REQUIRED ACTION: Show each line of the data below in which "this" occurs.

___ AVAILABLE DATA ___

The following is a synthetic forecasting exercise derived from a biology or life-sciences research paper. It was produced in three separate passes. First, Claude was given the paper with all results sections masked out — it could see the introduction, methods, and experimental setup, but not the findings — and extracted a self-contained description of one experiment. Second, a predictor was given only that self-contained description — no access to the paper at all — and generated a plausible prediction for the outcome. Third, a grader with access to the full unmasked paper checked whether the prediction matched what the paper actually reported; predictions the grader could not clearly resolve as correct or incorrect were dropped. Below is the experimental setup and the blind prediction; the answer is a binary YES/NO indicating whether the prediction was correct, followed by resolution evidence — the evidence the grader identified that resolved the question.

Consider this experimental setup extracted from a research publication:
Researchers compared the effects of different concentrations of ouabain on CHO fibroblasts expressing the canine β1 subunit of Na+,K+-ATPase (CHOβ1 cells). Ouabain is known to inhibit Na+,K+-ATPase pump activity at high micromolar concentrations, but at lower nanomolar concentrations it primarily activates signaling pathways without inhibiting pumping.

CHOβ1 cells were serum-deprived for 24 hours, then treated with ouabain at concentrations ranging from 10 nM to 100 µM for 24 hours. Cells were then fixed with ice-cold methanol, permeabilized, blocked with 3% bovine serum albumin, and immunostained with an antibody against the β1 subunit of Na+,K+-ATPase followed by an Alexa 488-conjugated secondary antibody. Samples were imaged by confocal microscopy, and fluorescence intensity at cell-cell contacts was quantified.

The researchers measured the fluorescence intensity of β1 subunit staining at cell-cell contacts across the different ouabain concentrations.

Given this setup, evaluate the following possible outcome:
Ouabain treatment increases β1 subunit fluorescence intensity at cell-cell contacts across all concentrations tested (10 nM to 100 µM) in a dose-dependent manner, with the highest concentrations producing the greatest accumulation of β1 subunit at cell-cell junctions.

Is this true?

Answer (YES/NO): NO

___

OUTPUT OF THE TASK:
Consider this experimental setup extracted from a research publication:
Given this setup, evaluate the following possible outcome:
Is this true?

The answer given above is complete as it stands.